樫木東林『殺した女』

 女を殺した。
 今まで、たくさん貢いでやったのに急に別れ話を持ち出してきたからだ。どうせ俺よりも金持ちの男でも見つけたんだろう。悪いのは女の方に決まっている。だから殺したことに後悔はない。それは本当だ。嘘じゃない。だけど死体はどうにかしなければならないな。
――白神山地がいい。
 俺が思案していると、女が天井を見つめたままそう呟いた。埋められる場所を指図するなんて、死んでるくせに傲慢なやつだ。もういっぺん殺してやろうか。
 道中は順調だ。
 結局、女の案を採用して俺は東北へと車を走らせている。世界最大ともいわれるブナの広葉樹林地帯は死体を埋めるのに都合がいいような気がしてきたからだ。途中の飲酒検問では、どうなることかと焦ったが、女が寝たふりをしてくれたおかげで気付かれずに済んだ。そういうところは気が利いてて、良いんだよな。
――ここがいいわ。
 車を降りて、埋めるのに適当な場所を探していると、女がそう呟いた。なるほど、ここは落葉が幾層にも積み重なっていて寝心地は良さそうだ。しかもスコップを使わずに手で簡単に掘ることが出来る。さりげない気遣いに感謝だ。なんだか良いところばかりが目について女を捨てるのは惜しい気もする。
――これで、さよならね。
 首から下は落葉にすっかり埋もれて、残すは頭だけとなった時、女がそう呟いた。ひと言でも言葉を交わしたら情が移るような気がして俺は何も応えずに顔を落葉で覆った。それで全ては完了した。

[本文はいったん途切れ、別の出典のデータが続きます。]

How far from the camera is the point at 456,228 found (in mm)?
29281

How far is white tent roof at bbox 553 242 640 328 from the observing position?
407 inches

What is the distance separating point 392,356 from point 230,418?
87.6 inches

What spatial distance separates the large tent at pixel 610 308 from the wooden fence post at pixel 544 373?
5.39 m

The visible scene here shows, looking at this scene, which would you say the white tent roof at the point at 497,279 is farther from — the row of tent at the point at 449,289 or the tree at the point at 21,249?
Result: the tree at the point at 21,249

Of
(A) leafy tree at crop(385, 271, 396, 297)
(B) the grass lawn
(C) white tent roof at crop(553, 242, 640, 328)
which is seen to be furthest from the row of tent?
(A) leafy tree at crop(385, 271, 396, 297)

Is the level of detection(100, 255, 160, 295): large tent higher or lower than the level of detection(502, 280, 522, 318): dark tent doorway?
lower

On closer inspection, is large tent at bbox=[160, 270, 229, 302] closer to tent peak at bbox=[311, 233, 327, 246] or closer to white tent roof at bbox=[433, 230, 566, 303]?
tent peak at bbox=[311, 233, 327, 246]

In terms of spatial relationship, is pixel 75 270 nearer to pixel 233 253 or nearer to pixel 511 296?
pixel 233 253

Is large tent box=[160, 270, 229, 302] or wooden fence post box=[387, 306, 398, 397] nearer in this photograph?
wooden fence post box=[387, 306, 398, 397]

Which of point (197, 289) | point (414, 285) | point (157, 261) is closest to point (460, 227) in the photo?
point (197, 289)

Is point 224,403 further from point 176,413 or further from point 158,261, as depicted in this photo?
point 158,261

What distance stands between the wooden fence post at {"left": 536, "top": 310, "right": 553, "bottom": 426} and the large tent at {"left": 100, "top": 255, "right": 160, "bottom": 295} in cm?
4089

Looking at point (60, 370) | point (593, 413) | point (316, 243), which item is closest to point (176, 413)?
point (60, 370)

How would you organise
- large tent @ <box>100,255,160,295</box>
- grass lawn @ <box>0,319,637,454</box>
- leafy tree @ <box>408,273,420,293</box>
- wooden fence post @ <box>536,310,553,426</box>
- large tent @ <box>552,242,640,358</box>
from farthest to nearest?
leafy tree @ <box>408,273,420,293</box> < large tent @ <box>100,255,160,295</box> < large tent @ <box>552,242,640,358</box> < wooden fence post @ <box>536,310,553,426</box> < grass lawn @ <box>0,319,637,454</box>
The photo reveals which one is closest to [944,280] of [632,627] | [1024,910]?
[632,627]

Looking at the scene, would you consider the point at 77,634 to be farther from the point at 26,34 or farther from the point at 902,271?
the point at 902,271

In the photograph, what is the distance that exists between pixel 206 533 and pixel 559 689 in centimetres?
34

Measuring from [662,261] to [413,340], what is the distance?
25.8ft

 女が見えなくなったとたん、あたりの空気は一変した。
 どこか遠くで鳥が啼いている。
 俺は原生林の中でひとり取り残されている。
 慌てて俺は落葉をかき分けて女に話しかけた。しかし女はしゃべらない。考えてみれば当たり前だ。死人はしゃべらない。頬をさすっても青黒く冷たいままだ。当たり前だ。完全に死んでいる。帰りの車中はひとりぽっちだ。当たり前だ。これからもずっとだ。俺が殺したんだ。